First released 1 sept 2005 @
白血球中の酵素の働きがHIV再生を抑止−米ロチェスター大
 HIV(ヒト免疫不全ウイルス)感染者の5%は、長期間、治療を受けなくても発症しないまま健康体で過ごしているとされる。米ロチェスター大学メディカル・センターの研究チームは、こうした長期未発症感染者の白血球にはHIVの遺伝子構造を変換して再生を阻む「APOBEC-3G (A3G)」と呼ばれる酵素が多く含まれる、とする研究論文を発表した。

 論文によると、A3GはHIVの再生を阻む働きがあるうえ、A3Gの量が多ければ多いほど、HIV細胞を攻撃するCD4T細胞のカウント数が多かったことも分かったという。
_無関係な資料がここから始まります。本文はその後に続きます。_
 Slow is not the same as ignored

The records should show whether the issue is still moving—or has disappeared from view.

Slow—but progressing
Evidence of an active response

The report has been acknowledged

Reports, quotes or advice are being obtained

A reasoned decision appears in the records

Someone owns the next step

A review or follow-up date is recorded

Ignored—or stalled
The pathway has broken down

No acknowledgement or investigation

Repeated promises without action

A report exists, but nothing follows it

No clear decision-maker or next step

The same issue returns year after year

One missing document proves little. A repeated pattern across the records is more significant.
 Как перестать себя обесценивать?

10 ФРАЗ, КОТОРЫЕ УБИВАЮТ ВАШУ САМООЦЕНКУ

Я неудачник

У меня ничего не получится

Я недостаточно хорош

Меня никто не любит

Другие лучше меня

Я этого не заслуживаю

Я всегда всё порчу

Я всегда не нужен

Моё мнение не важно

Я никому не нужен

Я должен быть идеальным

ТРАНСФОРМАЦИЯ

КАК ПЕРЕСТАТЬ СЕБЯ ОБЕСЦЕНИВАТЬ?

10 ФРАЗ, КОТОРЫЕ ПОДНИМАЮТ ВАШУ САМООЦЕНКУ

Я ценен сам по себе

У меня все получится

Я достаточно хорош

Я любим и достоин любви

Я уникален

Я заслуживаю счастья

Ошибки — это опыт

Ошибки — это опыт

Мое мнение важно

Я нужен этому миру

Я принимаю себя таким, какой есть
  一方で、HIVはA3Gを破壊するVIFたんぱく質も作り出している。論文の共著者である同センターのハロルド・C・スミス教授は、「長期未発症患者と違い、ほとんどの感染者は、このVIFたんぱく質を抑えるのに十分な量のA3Gを生産していないと考えられる。今後は、VIFたんぱく質の攻撃からA3Gをどれだけ守ることができるかが、治療のカギを握るだろう」と指摘した。

 同論文は、ウイルス学専門誌「The Journal of Virology」9月号に掲載された。